CTV, defined as content delivered to the television set through an internet connection, has significantly broadened the commercial opportunities within the video realm—and for more parties. CTV is also nearing ubiquity in certain markets. In the United States, for example, Nielsen data shows that CTV reaches nearly 142 million adults each week. In Western Europe, eMarketer forecasts that OTT subscribers will reach nearly 187 million in 2022.

With direct access to consumers, networks, broadcasters and new media companies are investing in building and acquiring direct-to-consumer offerings, following in the well-established footsteps of Netflix, which pioneered subscription video on demand back in 2007. Today’s OTT and CTV options span beyond SVOD, also encompassing ad-supported VOD and live streaming, either through a multichannel video programming distributor (MVPD) like Comcast and Verizon, or a virtual MVPD (vMVPD) like YouTube TV, fuboTV and Sling.

Outside of traditional SVOD platforms, CTV and addressable advertising represent budding opportunities, but they remain largely unfamiliar to many marketers. Media investment company GroupM forecasts that CTV ad revenue will grow to exceed $31 billion globally by 2026, but the newness of the multifaceted advertising options outside of traditional models has many marketers unsure of their footing.
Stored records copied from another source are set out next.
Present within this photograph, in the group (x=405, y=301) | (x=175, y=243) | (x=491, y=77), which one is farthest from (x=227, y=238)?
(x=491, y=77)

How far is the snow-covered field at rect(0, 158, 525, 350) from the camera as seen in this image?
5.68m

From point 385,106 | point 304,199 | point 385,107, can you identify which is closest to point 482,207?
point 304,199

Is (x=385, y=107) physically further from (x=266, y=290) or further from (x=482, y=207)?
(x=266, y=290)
In Nielsen’s “2021 Annual Marketing Report,” the researcher noted that 46% of marketers across brands with small, medium and large budgets reported internal knowledge gaps with respect to adopting CTV marketing strategies. Beyond adoption, nearly half (47%) of marketers at brands with large budgets ($10 million or more) say they are facing measurement challenges in the space even though an equal percentage say real-time targeted ads in linear programming is important moving forward.

“Digital truly represents a new frontier for the television industry, and answers a nagging question that comes up from time to time as new innovations arrive: ‘Is TV dead?’ The answer is a resounding ‘no’. It’s alive, well and introducing a wealth of opportunity for content creators, distributors, advertisers, OEMs, agencies and consumers,”  Nielsen concludes.